--- begin Stored data ---

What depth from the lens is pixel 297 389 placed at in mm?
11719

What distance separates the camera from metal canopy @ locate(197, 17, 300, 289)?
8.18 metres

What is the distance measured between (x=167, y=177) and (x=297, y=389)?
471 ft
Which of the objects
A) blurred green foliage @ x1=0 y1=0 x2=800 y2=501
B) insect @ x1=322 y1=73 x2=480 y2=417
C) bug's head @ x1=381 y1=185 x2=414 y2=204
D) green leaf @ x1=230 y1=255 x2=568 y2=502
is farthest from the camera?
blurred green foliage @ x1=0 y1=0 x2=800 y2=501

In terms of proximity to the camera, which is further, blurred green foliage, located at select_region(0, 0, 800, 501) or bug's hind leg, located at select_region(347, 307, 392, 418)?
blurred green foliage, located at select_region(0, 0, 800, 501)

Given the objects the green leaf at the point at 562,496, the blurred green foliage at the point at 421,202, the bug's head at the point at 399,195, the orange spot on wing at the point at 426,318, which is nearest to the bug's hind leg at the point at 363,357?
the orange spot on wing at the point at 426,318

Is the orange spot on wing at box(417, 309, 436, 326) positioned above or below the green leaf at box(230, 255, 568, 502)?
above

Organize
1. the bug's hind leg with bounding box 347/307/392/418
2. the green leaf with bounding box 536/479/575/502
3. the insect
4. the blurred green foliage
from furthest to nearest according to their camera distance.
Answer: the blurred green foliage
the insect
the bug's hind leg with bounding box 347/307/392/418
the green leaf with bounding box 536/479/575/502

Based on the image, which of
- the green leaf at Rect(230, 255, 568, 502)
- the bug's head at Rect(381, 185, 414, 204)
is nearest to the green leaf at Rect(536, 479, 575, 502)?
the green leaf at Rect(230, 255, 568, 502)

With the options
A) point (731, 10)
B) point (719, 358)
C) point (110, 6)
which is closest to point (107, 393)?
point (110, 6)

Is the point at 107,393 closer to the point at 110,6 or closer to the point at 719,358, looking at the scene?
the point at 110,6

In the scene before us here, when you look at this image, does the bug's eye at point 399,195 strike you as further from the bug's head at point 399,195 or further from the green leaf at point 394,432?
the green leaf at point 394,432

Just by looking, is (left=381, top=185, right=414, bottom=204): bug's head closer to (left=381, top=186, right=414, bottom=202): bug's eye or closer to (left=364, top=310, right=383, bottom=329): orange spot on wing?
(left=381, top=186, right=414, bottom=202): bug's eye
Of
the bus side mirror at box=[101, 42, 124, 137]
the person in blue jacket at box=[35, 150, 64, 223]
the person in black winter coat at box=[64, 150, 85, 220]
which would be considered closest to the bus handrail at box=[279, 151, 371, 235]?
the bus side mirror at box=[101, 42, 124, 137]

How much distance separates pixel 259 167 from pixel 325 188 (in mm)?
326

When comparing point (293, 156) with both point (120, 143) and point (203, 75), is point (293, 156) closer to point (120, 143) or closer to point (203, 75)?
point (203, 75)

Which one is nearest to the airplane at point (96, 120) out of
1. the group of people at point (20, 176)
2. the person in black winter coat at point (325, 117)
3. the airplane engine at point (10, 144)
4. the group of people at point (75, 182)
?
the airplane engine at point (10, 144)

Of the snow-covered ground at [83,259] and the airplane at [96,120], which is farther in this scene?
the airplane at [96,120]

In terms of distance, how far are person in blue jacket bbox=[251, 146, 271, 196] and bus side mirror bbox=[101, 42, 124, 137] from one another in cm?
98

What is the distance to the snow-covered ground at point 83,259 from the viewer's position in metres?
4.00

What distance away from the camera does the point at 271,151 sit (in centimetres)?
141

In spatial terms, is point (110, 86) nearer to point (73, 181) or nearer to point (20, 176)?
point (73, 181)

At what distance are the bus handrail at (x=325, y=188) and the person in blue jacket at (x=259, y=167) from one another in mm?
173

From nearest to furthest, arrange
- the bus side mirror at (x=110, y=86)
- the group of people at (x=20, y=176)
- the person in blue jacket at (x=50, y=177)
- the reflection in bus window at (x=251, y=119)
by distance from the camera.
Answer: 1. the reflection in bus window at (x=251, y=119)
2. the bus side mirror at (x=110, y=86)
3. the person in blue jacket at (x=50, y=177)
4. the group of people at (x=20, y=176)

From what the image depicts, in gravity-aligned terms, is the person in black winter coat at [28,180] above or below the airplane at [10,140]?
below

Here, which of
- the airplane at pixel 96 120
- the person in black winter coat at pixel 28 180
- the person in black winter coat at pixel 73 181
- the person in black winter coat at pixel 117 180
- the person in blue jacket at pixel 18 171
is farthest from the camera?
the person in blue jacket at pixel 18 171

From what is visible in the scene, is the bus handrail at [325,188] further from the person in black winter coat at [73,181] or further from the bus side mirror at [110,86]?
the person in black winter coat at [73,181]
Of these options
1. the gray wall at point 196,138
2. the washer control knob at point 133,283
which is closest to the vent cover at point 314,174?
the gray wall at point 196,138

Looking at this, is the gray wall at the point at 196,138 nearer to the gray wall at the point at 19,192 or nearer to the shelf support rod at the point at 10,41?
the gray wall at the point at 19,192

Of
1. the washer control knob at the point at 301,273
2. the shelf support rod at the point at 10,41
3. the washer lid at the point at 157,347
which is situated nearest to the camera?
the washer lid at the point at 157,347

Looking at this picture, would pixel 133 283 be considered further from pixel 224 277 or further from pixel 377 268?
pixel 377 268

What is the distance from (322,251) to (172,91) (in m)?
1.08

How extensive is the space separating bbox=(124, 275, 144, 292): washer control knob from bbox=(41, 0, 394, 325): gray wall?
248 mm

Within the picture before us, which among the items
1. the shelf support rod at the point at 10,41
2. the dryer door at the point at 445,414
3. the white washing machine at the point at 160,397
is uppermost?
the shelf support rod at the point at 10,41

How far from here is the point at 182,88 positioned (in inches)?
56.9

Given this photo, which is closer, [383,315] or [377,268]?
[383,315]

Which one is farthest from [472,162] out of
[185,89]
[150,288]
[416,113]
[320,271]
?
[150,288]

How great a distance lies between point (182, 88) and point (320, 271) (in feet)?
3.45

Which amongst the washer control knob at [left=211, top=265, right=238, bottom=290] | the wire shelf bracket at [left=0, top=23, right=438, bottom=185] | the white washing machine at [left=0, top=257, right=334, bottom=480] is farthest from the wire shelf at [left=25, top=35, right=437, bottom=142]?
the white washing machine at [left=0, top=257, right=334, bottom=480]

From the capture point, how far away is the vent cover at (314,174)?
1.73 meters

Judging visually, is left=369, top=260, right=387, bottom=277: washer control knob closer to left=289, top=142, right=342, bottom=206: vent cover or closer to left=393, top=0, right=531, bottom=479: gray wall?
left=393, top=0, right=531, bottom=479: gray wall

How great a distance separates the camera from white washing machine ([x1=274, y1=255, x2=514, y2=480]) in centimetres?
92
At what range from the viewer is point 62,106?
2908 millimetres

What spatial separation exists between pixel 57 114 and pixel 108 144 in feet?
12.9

--- end Stored data ---

Instructions for the task
Please copy out every line of the records above exactly as they appear.

Solution for this problem
What depth from the lens is pixel 297 389 placed at in mm?
11719

What distance separates the camera from metal canopy @ locate(197, 17, 300, 289)?
8.18 metres

What is the distance measured between (x=167, y=177) and (x=297, y=389)?
471 ft
Which of the objects
A) blurred green foliage @ x1=0 y1=0 x2=800 y2=501
B) insect @ x1=322 y1=73 x2=480 y2=417
C) bug's head @ x1=381 y1=185 x2=414 y2=204
D) green leaf @ x1=230 y1=255 x2=568 y2=502
is farthest from the camera?
blurred green foliage @ x1=0 y1=0 x2=800 y2=501

In terms of proximity to the camera, which is further, blurred green foliage, located at select_region(0, 0, 800, 501) or bug's hind leg, located at select_region(347, 307, 392, 418)?
blurred green foliage, located at select_region(0, 0, 800, 501)

Given the objects the green leaf at the point at 562,496, the blurred green foliage at the point at 421,202, the bug's head at the point at 399,195, the orange spot on wing at the point at 426,318, which is nearest to the bug's hind leg at the point at 363,357?
the orange spot on wing at the point at 426,318

Is the orange spot on wing at box(417, 309, 436, 326) positioned above or below the green leaf at box(230, 255, 568, 502)?
above

Organize
1. the bug's hind leg with bounding box 347/307/392/418
2. the green leaf with bounding box 536/479/575/502
3. the insect
4. the blurred green foliage
from furthest to nearest according to their camera distance.
Answer: the blurred green foliage
the insect
the bug's hind leg with bounding box 347/307/392/418
the green leaf with bounding box 536/479/575/502

Based on the image, which of
- the green leaf at Rect(230, 255, 568, 502)
- the bug's head at Rect(381, 185, 414, 204)
is nearest to the green leaf at Rect(536, 479, 575, 502)?
the green leaf at Rect(230, 255, 568, 502)

With the options
A) point (731, 10)
B) point (719, 358)
C) point (110, 6)
which is closest to point (107, 393)?
point (110, 6)

Is the point at 107,393 closer to the point at 110,6 or closer to the point at 719,358, looking at the scene?
the point at 110,6

In the scene before us here, when you look at this image, does the bug's eye at point 399,195 strike you as further from the bug's head at point 399,195 or further from the green leaf at point 394,432?
the green leaf at point 394,432

Just by looking, is (left=381, top=185, right=414, bottom=204): bug's head closer to (left=381, top=186, right=414, bottom=202): bug's eye or closer to (left=364, top=310, right=383, bottom=329): orange spot on wing?
(left=381, top=186, right=414, bottom=202): bug's eye
Of
the bus side mirror at box=[101, 42, 124, 137]
the person in blue jacket at box=[35, 150, 64, 223]
the person in black winter coat at box=[64, 150, 85, 220]
which would be considered closest to the bus handrail at box=[279, 151, 371, 235]?
the bus side mirror at box=[101, 42, 124, 137]

How much distance separates pixel 259 167 from pixel 325 188 (in mm)?
326

When comparing point (293, 156) with both point (120, 143) and point (203, 75), is point (293, 156) closer to point (120, 143) or closer to point (203, 75)?
point (203, 75)

Which one is nearest to the airplane at point (96, 120) out of
1. the group of people at point (20, 176)
2. the person in black winter coat at point (325, 117)
3. the airplane engine at point (10, 144)
4. the group of people at point (75, 182)
?
the airplane engine at point (10, 144)

Of the snow-covered ground at [83,259] and the airplane at [96,120], which is farther in this scene?
the airplane at [96,120]

In terms of distance, how far are person in blue jacket bbox=[251, 146, 271, 196] and bus side mirror bbox=[101, 42, 124, 137] from one another in cm?
98

What is the distance to the snow-covered ground at point 83,259 from the viewer's position in metres?
4.00

What distance away from the camera does the point at 271,151 sit (in centimetres)?
141

In spatial terms, is point (110, 86) nearer to point (73, 181) or nearer to point (20, 176)?
point (73, 181)

At what distance are the bus handrail at (x=325, y=188) and the person in blue jacket at (x=259, y=167) from one another in mm?
173

From nearest to furthest, arrange
- the bus side mirror at (x=110, y=86)
- the group of people at (x=20, y=176)
- the person in blue jacket at (x=50, y=177)
- the reflection in bus window at (x=251, y=119)
by distance from the camera.
Answer: 1. the reflection in bus window at (x=251, y=119)
2. the bus side mirror at (x=110, y=86)
3. the person in blue jacket at (x=50, y=177)
4. the group of people at (x=20, y=176)

From what the image depicts, in gravity-aligned terms, is the person in black winter coat at [28,180] above or below the airplane at [10,140]?
below

Here, which of
- the airplane at pixel 96 120
- the person in black winter coat at pixel 28 180
- the person in black winter coat at pixel 73 181
- the person in black winter coat at pixel 117 180
- the person in blue jacket at pixel 18 171
is farthest from the camera?
the person in blue jacket at pixel 18 171

From what is visible in the scene, is the bus handrail at [325,188] further from the person in black winter coat at [73,181] or further from the bus side mirror at [110,86]?
the person in black winter coat at [73,181]
Of these options
1. the gray wall at point 196,138
2. the washer control knob at point 133,283
which is closest to the vent cover at point 314,174?
the gray wall at point 196,138

Looking at this, is the gray wall at the point at 196,138 nearer to the gray wall at the point at 19,192 or nearer to the shelf support rod at the point at 10,41?
the gray wall at the point at 19,192

Of
1. the washer control knob at the point at 301,273
2. the shelf support rod at the point at 10,41
3. the washer lid at the point at 157,347
which is situated nearest to the camera?
the washer lid at the point at 157,347

Looking at this picture, would pixel 133 283 be considered further from pixel 224 277 or further from pixel 377 268?
pixel 377 268

What is the distance from (322,251) to (172,91) (in m)?
1.08

How extensive is the space separating bbox=(124, 275, 144, 292): washer control knob from bbox=(41, 0, 394, 325): gray wall?
248 mm

Within the picture before us, which among the items
1. the shelf support rod at the point at 10,41
2. the dryer door at the point at 445,414
3. the white washing machine at the point at 160,397
is uppermost?
the shelf support rod at the point at 10,41

How far from here is the point at 182,88 positioned (in inches)?
56.9

Given this photo, which is closer, [383,315] or [377,268]?
[383,315]

Which one is farthest from [472,162] out of
[185,89]
[150,288]
[416,113]
[320,271]
?
[150,288]

How great a distance lies between point (182, 88) and point (320, 271) (in feet)?
3.45

Which amongst the washer control knob at [left=211, top=265, right=238, bottom=290] | the wire shelf bracket at [left=0, top=23, right=438, bottom=185] | the white washing machine at [left=0, top=257, right=334, bottom=480] is farthest from the wire shelf at [left=25, top=35, right=437, bottom=142]?
the white washing machine at [left=0, top=257, right=334, bottom=480]

From the capture point, how far away is the vent cover at (314,174)?
1.73 meters

Judging visually, is left=369, top=260, right=387, bottom=277: washer control knob closer to left=289, top=142, right=342, bottom=206: vent cover or closer to left=393, top=0, right=531, bottom=479: gray wall?
left=393, top=0, right=531, bottom=479: gray wall

How great a distance separates the camera from white washing machine ([x1=274, y1=255, x2=514, y2=480]) in centimetres?
92
At what range from the viewer is point 62,106?
2908 millimetres

What spatial separation exists between pixel 57 114 and pixel 108 144 in feet?
12.9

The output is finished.